Give every line of the material back exactly, images removed.

● COLLECTED MATERIAL
——

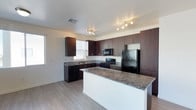 This single-floor residence offers a thoughtfully designed living space anchored by a standout kitchen. The kitchen is outfitted with rich, dark espresso-toned cabinetry that extends floor to ceiling, providing generous storage throughout. Granite countertops in warm earth tones add a polished, durable work surface, and the central kitchen island offers additional prep and gathering space. Black appliances — including a gas range, refrigerator, and dishwasher — complement the dark cabinetry for a cohesive, contemporary aesthetic. Track lighting and recessed fixtures illuminate the space efficiently, while multiple windows invite natural light to brighten the interior. The light hardwood-style flooring runs seamlessly throughout, creating a clean and modern foundation that ties the space together. The layout is open and functional, with the kitchen flowing naturally into the surrounding living areas. The overall ambiance is modern and practical, with quality finishes that balance style and everyday usability. This residence provides a comfortable, well-equipped environment suited for a variety of lifestyles.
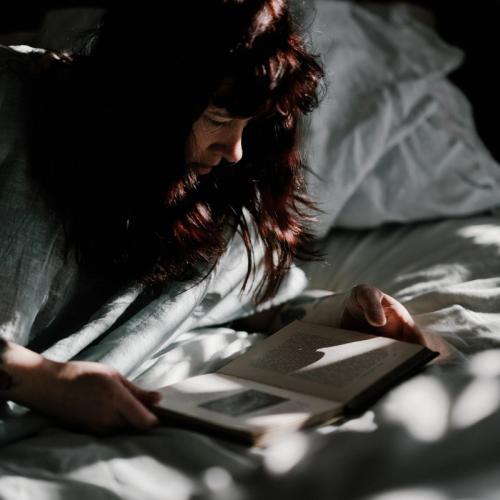 Kvinna ligger på sängen och läser en bok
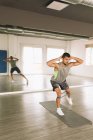 Full length of concentrated young athletic guy in sportswear doing Side Lunges exercise with elastic band while training alone in spacious fitness studio with mirror — Stock Photo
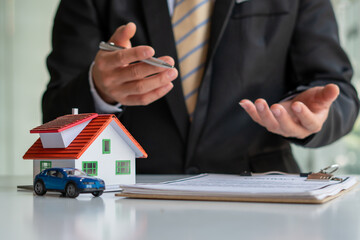 Buying a Home or Insurance, an insurance agent explains the lease agreement to a client before making a contract. Mortgage loan approval home loan and insurance concept.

——

● FINAL ANSWER
 This single-floor residence offers a thoughtfully designed living space anchored by a standout kitchen. The kitchen is outfitted with rich, dark espresso-toned cabinetry that extends floor to ceiling, providing generous storage throughout. Granite countertops in warm earth tones add a polished, durable work surface, and the central kitchen island offers additional prep and gathering space. Black appliances — including a gas range, refrigerator, and dishwasher — complement the dark cabinetry for a cohesive, contemporary aesthetic. Track lighting and recessed fixtures illuminate the space efficiently, while multiple windows invite natural light to brighten the interior. The light hardwood-style flooring runs seamlessly throughout, creating a clean and modern foundation that ties the space together. The layout is open and functional, with the kitchen flowing naturally into the surrounding living areas. The overall ambiance is modern and practical, with quality finishes that balance style and everyday usability. This residence provides a comfortable, well-equipped environment suited for a variety of lifestyles.
 Kvinna ligger på sängen och läser en bok
 Full length of concentrated young athletic guy in sportswear doing Side Lunges exercise with elastic band while training alone in spacious fitness studio with mirror — Stock Photo
 Buying a Home or Insurance, an insurance agent explains the lease agreement to a client before making a contract. Mortgage loan approval home loan and insurance concept.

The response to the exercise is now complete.